Employee Benefits Alert
On January 10, 2024, the U.S. Court of Appeals for the Ninth Circuit determined that a district court erred in dismissing an ERISA action brought by South Coast Specialty Surgery Center, Inc. (South Coast), an ambulatory surgery center, against Blue Cross of California, d/b/a Anthem Blue Cross (Anthem), as insurer and claims administrator, for Anthem's alleged failure to fully reimburse the costs of medical services provided to South Coast's patients. The district court had reasoned that South Coast's "Assignment of Benefits" form conveyed only "the right to receive direct payment from Anthem" and not the right to sue for nonpayment of plan benefits, and that South Coast lacked independent authority to sue under ERISA. The Ninth Circuit reversed and remanded, holding that the patients' assignments of rights to South Coast were valid and included the right to sue. South Coast Specialty Surgery Ctr., Inc. v. Blue Cross of California , No. 22-55717, __F.4th__, 2024 WL 105317 (9th Cir. Jan. 10, 2024).
The dispute arose after Anthem instituted a new "pre-payment review" process that, according to South Coast, significantly reduced coverage of South Coast's services to patients – resulting in a potential shortfall exceeding $5.4 million. Previously, Anthem had processed and paid hundreds of claims submitted by South Coast on behalf of its patients without dispute. By instituting the new process, Anthem allegedly ignored ERISA plan documents; improperly required "full medical records" to evaluate the "appropriateness," "accuracy," and "correctness" of submitted claims; and rejected South Coast's claims for payment "without proper reference to the terms and conditions of the controlling ERISA plan." South Coast sued Anthem under section 502(a) of ERISA, 29 U.S.C. § 1132(a)(1)(B), for "fail[ing] to follow [p]lan terms and conditions with respect to the processing and payment of [submitted] claims."

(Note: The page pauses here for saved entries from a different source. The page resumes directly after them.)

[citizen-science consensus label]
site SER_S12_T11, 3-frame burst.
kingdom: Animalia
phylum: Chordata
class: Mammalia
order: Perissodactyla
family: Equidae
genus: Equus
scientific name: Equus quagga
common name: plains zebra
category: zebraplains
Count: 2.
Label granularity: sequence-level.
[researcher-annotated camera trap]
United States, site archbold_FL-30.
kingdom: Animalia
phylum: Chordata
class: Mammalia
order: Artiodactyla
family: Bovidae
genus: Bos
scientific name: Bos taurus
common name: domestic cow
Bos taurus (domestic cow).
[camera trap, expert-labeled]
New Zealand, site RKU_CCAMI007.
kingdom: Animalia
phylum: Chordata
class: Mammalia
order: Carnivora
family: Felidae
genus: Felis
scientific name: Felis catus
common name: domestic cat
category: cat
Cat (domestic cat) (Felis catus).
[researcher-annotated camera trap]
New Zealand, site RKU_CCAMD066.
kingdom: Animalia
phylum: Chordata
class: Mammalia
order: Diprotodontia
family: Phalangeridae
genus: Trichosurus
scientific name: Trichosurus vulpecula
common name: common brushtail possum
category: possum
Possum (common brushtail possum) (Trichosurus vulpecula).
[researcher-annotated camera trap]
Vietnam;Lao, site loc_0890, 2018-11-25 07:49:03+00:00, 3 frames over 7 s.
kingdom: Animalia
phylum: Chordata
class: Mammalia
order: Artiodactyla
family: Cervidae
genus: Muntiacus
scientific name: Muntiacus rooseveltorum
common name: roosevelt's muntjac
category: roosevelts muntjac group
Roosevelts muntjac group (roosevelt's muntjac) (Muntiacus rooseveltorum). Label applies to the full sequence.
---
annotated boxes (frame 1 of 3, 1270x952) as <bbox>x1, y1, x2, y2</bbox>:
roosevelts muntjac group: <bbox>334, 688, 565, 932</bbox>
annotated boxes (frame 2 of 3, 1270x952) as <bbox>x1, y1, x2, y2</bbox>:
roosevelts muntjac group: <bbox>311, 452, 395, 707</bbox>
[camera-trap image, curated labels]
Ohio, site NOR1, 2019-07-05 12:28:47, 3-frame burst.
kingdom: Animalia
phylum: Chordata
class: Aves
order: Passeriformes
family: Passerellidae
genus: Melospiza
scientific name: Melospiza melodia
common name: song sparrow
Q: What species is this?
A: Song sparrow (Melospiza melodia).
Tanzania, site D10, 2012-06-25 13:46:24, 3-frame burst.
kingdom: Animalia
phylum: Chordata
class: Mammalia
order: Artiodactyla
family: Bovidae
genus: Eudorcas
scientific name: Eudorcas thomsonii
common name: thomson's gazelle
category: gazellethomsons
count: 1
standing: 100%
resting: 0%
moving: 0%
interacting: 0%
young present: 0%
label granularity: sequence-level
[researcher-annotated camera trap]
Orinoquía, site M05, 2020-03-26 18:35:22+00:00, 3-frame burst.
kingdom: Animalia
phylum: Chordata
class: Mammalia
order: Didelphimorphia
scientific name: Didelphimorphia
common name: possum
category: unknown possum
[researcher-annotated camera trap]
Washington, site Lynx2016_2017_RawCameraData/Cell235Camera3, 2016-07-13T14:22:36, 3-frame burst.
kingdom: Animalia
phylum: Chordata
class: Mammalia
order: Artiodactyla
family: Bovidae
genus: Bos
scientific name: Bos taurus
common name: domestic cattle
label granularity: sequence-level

Section 502(a) of ERISA permits a plan participant or beneficiary to bring suit to recover benefits due to them. South Coast asserted that although it could not bring a direct enforcement action under § 502(a) because it was not a plan participant or beneficiary, it could still enforce ERISA's protections because its patients had assigned to South Coast their rights to sue for non-payment of plan benefits.
The Ninth Circuit agreed. The court noted that "under ERISA's clear terms, South Coast lacks direct authority to enforce its protections" because healthcare providers are not plan participants or beneficiaries. The court held, and the parties did not dispute, however, that ERISA beneficiaries may assign their rights to reimbursement under a health plan to a healthcare provider and that assignees may bring derivative actions to enforce these rights. Thus, the true question before the court was whether the language in South Coast's "Assignment of Benefits" form created a valid assignment. The form stated:
I hereby authorize my Insurance Company to pay by check made payable and mailed directly to: [South Coast] for the medical and surgical benefits allowable, and otherwise payable to me under my current insurance policy, as payment toward the total charges for the services rendered. I understand that as a courtesy to me, the South Coast Specialty Surgery Center will file a claim with my insurance company on my behalf. However, I am financially responsible for, and hereby do agree to pay, in a current manner, any charges not covered by the insurance payment. If it is necessary to file a formal collection action, I agree to pay all costs, including reasonable attorney's fees incurred by the outpatient medical center in the collection of the outstanding fees. Actual Plan Benefits cannot be determined until the claim is received by your insurance company and is based upon their determination of medical necessity. The information received from the above stated is not a guarantee of payment.
The court applied traditional principles of contract law and relied on the "intent of the parties" to determine "what rights and remedies pass with a given assignment." It stated that the "explicit presence [of the word assignment ] in the title of a document certainly helps . . . to divine whether the parties intend that the form operate as a valid assignment." And it observed that South Coast's form used wording that "track[ed] text" the court had previously concluded "conveys a valid assignment."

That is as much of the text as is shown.